▶ Given data
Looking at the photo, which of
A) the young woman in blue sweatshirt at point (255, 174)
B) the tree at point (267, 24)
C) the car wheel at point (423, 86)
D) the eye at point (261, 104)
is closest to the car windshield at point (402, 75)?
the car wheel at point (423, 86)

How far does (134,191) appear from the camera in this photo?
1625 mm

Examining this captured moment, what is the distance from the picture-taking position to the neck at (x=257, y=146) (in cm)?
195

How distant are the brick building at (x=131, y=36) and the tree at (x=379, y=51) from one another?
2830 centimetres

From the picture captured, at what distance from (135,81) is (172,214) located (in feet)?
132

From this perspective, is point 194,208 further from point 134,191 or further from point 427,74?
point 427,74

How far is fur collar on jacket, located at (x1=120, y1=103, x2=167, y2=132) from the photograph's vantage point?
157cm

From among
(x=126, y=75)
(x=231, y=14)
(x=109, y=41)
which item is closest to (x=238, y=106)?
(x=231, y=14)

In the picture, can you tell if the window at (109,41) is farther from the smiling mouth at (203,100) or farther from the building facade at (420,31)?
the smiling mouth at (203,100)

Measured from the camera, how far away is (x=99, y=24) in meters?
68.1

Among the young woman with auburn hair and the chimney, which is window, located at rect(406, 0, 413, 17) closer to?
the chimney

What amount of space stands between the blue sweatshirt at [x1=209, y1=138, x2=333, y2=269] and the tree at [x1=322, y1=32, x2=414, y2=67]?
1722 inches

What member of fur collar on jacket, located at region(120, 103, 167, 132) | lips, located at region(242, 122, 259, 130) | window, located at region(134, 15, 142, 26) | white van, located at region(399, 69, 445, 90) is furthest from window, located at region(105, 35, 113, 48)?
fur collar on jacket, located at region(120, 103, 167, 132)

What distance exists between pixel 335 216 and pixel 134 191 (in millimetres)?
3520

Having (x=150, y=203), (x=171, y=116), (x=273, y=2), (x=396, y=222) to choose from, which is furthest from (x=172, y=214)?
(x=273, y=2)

▶ Job
Can you rewrite all of the rows above, putting "lens" wherever "camera" appears and leaving every other word unchanged?

▶ Output for this task
Looking at the photo, which of
A) the young woman in blue sweatshirt at point (255, 174)
B) the tree at point (267, 24)
C) the car wheel at point (423, 86)
D) the eye at point (261, 104)
is closest to the car windshield at point (402, 75)?
the car wheel at point (423, 86)

How far does (134,191) appear from the lens in this photo?
1625 mm

Examining this captured moment, what is the distance from the picture-taking position to the neck at (x=257, y=146) (in cm)?
195

How distant are the brick building at (x=131, y=36) and the tree at (x=379, y=51) from one another?
2830 centimetres

From the picture captured, at what distance from (135,81) is (172,214) located (in feet)?
132

From this perspective, is point 194,208 further from point 134,191 or further from point 427,74?
point 427,74

How far is fur collar on jacket, located at (x1=120, y1=103, x2=167, y2=132) from the photograph's vantage point?
157cm

From among
(x=126, y=75)
(x=231, y=14)
(x=109, y=41)
which item is closest to (x=238, y=106)?
(x=231, y=14)

In the picture, can you tell if the window at (109,41) is farther from the smiling mouth at (203,100) or farther from the building facade at (420,31)?
the smiling mouth at (203,100)

Measured from the lens, how far away is (x=99, y=24) in meters?
68.1

Among the young woman with auburn hair and the chimney, which is window, located at rect(406, 0, 413, 17) closer to?
the chimney

What amount of space stands between the blue sweatshirt at [x1=209, y1=138, x2=333, y2=269] and the tree at [x1=322, y1=32, x2=414, y2=67]?
1722 inches

What member of fur collar on jacket, located at region(120, 103, 167, 132) | lips, located at region(242, 122, 259, 130) | window, located at region(134, 15, 142, 26) | white van, located at region(399, 69, 445, 90) is furthest from window, located at region(105, 35, 113, 48)?
fur collar on jacket, located at region(120, 103, 167, 132)

What distance exists between pixel 335 216 and pixel 134 191 (in millimetres)?
3520

Having (x=150, y=203), (x=171, y=116), (x=273, y=2), (x=396, y=222) to choose from, which is furthest from (x=172, y=214)?
(x=273, y=2)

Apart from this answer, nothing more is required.